> _Task requirements_
Change every occurrence of "outstretched wing" in the data below to "extended wing", leaving everything else as it is.

(Dataset excerpt)
━━━━━━━━━━━━━━━━

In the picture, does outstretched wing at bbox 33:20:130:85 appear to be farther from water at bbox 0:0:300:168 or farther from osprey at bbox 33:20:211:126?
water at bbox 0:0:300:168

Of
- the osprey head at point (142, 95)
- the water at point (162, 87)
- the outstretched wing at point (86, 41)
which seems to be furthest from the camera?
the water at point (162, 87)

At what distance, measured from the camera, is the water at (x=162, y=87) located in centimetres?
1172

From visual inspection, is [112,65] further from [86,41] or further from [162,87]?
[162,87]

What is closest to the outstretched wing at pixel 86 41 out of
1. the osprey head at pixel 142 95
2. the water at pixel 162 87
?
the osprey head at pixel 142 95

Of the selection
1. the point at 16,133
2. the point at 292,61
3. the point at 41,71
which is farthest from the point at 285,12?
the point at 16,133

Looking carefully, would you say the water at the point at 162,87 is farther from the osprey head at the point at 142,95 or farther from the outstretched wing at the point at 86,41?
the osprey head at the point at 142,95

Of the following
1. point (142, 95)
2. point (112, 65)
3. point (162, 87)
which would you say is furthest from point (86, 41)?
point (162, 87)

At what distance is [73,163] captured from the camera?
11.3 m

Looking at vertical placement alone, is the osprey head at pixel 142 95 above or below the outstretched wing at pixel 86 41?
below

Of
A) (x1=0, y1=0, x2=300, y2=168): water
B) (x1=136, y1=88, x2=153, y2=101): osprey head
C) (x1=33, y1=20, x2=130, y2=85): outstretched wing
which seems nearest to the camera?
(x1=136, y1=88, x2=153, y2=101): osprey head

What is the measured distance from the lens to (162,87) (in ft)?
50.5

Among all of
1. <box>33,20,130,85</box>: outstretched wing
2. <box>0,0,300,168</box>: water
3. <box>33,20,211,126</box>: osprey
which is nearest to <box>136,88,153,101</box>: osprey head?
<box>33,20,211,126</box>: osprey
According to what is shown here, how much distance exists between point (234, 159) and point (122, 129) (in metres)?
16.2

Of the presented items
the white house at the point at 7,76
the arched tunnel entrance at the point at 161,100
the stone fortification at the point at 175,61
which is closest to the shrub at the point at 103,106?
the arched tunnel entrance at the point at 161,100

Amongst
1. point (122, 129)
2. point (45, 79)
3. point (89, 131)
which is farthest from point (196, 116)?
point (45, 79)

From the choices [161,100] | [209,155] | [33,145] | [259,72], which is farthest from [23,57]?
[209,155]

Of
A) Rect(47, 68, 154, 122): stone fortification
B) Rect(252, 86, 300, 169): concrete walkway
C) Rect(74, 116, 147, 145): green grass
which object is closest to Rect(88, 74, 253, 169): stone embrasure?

━━━━━━━━━━━━━━━━

> _Complete response_
In the picture, does extended wing at bbox 33:20:130:85 appear to be farther from water at bbox 0:0:300:168 or farther from osprey at bbox 33:20:211:126?
water at bbox 0:0:300:168

Of
- the osprey head at point (142, 95)
- the water at point (162, 87)
- the extended wing at point (86, 41)
which seems to be furthest from the camera?
the water at point (162, 87)

At what distance, measured from the camera, is the water at (x=162, y=87) located in centimetres?
1172

From visual inspection, is [112,65] further from [86,41] or further from [162,87]?
[162,87]

What is closest to the extended wing at pixel 86 41 out of
1. the osprey head at pixel 142 95
2. the water at pixel 162 87
?
the osprey head at pixel 142 95

Of the selection
1. the point at 16,133
2. the point at 292,61
3. the point at 41,71
which is farthest from the point at 285,12?
the point at 16,133

Looking carefully, would you say the water at the point at 162,87 is farther from the osprey head at the point at 142,95 or farther from the extended wing at the point at 86,41?
the osprey head at the point at 142,95

Of the following
1. point (142, 95)
2. point (112, 65)
3. point (162, 87)
which would you say is furthest from point (86, 41)?
point (162, 87)

At what distance is [73,163] captured from the camera?
11.3 m

Looking at vertical placement alone, is the osprey head at pixel 142 95 above or below the extended wing at pixel 86 41?
below

Of
A) (x1=0, y1=0, x2=300, y2=168): water
B) (x1=136, y1=88, x2=153, y2=101): osprey head
C) (x1=33, y1=20, x2=130, y2=85): extended wing
which seems nearest to the camera?
(x1=136, y1=88, x2=153, y2=101): osprey head

What is the measured distance from the lens to (162,87) (in ft)?
50.5

Among all of
1. <box>33,20,130,85</box>: extended wing
2. <box>0,0,300,168</box>: water
3. <box>33,20,211,126</box>: osprey
which is nearest to <box>136,88,153,101</box>: osprey head?
<box>33,20,211,126</box>: osprey
According to what is shown here, how much distance exists between point (234, 159) and point (122, 129) (in metres)?
16.2

Of the presented items
the white house at the point at 7,76
the arched tunnel entrance at the point at 161,100
the stone fortification at the point at 175,61
which is closest to the shrub at the point at 103,106?
the arched tunnel entrance at the point at 161,100

Amongst
1. point (122, 129)
2. point (45, 79)
3. point (89, 131)
which is farthest from point (196, 116)?
point (45, 79)

From the choices [161,100] | [209,155] | [33,145] | [259,72], which is farthest from [23,57]?
[209,155]

Of
A) Rect(47, 68, 154, 122): stone fortification
B) Rect(252, 86, 300, 169): concrete walkway
C) Rect(74, 116, 147, 145): green grass
which object is closest to Rect(88, 74, 253, 169): stone embrasure?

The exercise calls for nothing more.